Problem details: Copy the entries exactly, leaving out nothing.

Dataset entries:
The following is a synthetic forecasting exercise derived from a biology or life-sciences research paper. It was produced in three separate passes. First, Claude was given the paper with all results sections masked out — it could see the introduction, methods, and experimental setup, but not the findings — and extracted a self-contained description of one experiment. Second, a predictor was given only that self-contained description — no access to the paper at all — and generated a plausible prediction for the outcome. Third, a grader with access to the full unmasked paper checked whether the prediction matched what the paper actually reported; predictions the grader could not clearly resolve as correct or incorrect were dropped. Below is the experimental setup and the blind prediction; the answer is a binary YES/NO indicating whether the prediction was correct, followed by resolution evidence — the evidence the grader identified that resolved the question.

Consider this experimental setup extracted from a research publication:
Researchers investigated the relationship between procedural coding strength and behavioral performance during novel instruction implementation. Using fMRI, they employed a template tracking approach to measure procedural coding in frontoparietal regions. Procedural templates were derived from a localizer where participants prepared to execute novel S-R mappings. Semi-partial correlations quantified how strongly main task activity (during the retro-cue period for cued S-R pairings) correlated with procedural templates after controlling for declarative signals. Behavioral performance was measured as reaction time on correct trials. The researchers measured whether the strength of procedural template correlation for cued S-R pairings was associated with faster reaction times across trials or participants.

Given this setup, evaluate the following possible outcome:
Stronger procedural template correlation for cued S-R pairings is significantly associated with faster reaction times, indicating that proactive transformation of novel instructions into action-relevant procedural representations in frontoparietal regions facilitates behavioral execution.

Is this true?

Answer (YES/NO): YES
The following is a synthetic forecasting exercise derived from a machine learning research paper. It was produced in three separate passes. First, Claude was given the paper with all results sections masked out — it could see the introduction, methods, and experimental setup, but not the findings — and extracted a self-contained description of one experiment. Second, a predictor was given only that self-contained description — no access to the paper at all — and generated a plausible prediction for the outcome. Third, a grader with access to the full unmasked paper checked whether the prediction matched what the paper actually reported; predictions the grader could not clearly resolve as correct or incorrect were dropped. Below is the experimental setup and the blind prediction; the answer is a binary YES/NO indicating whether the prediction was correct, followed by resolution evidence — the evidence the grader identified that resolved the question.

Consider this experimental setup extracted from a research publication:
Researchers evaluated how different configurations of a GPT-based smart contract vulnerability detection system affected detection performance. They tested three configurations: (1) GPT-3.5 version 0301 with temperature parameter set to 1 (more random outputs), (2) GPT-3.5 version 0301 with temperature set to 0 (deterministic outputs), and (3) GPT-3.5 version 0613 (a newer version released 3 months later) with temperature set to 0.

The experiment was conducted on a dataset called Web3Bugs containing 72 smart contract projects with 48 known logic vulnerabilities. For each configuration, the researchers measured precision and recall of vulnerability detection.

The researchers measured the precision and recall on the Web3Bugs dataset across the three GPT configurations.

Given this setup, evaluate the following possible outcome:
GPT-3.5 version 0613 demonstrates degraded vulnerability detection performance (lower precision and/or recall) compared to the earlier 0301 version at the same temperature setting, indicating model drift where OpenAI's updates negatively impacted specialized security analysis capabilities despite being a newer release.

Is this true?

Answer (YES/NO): YES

Exercise response:
The following is a synthetic forecasting exercise derived from a biology or life-sciences research paper. It was produced in three separate passes. First, Claude was given the paper with all results sections masked out — it could see the introduction, methods, and experimental setup, but not the findings — and extracted a self-contained description of one experiment. Second, a predictor was given only that self-contained description — no access to the paper at all — and generated a plausible prediction for the outcome. Third, a grader with access to the full unmasked paper checked whether the prediction matched what the paper actually reported; predictions the grader could not clearly resolve as correct or incorrect were dropped. Below is the experimental setup and the blind prediction; the answer is a binary YES/NO indicating whether the prediction was correct, followed by resolution evidence — the evidence the grader identified that resolved the question.

Consider this experimental setup extracted from a research publication:
Researchers investigated the relationship between procedural coding strength and behavioral performance during novel instruction implementation. Using fMRI, they employed a template tracking approach to measure procedural coding in frontoparietal regions. Procedural templates were derived from a localizer where participants prepared to execute novel S-R mappings. Semi-partial correlations quantified how strongly main task activity (during the retro-cue period for cued S-R pairings) correlated with procedural templates after controlling for declarative signals. Behavioral performance was measured as reaction time on correct trials. The researchers measured whether the strength of procedural template correlation for cued S-R pairings was associated with faster reaction times across trials or participants.

Given this setup, evaluate the following possible outcome:
Stronger procedural template correlation for cued S-R pairings is significantly associated with faster reaction times, indicating that proactive transformation of novel instructions into action-relevant procedural representations in frontoparietal regions facilitates behavioral execution.

Is this true?

Answer (YES/NO): YES
The following is a synthetic forecasting exercise derived from a machine learning research paper. It was produced in three separate passes. First, Claude was given the paper with all results sections masked out — it could see the introduction, methods, and experimental setup, but not the findings — and extracted a self-contained description of one experiment. Second, a predictor was given only that self-contained description — no access to the paper at all — and generated a plausible prediction for the outcome. Third, a grader with access to the full unmasked paper checked whether the prediction matched what the paper actually reported; predictions the grader could not clearly resolve as correct or incorrect were dropped. Below is the experimental setup and the blind prediction; the answer is a binary YES/NO indicating whether the prediction was correct, followed by resolution evidence — the evidence the grader identified that resolved the question.

Consider this experimental setup extracted from a research publication:
Researchers evaluated how different configurations of a GPT-based smart contract vulnerability detection system affected detection performance. They tested three configurations: (1) GPT-3.5 version 0301 with temperature parameter set to 1 (more random outputs), (2) GPT-3.5 version 0301 with temperature set to 0 (deterministic outputs), and (3) GPT-3.5 version 0613 (a newer version released 3 months later) with temperature set to 0.

The experiment was conducted on a dataset called Web3Bugs containing 72 smart contract projects with 48 known logic vulnerabilities. For each configuration, the researchers measured precision and recall of vulnerability detection.

The researchers measured the precision and recall on the Web3Bugs dataset across the three GPT configurations.

Given this setup, evaluate the following possible outcome:
GPT-3.5 version 0613 demonstrates degraded vulnerability detection performance (lower precision and/or recall) compared to the earlier 0301 version at the same temperature setting, indicating model drift where OpenAI's updates negatively impacted specialized security analysis capabilities despite being a newer release.

Is this true?

Answer (YES/NO): YES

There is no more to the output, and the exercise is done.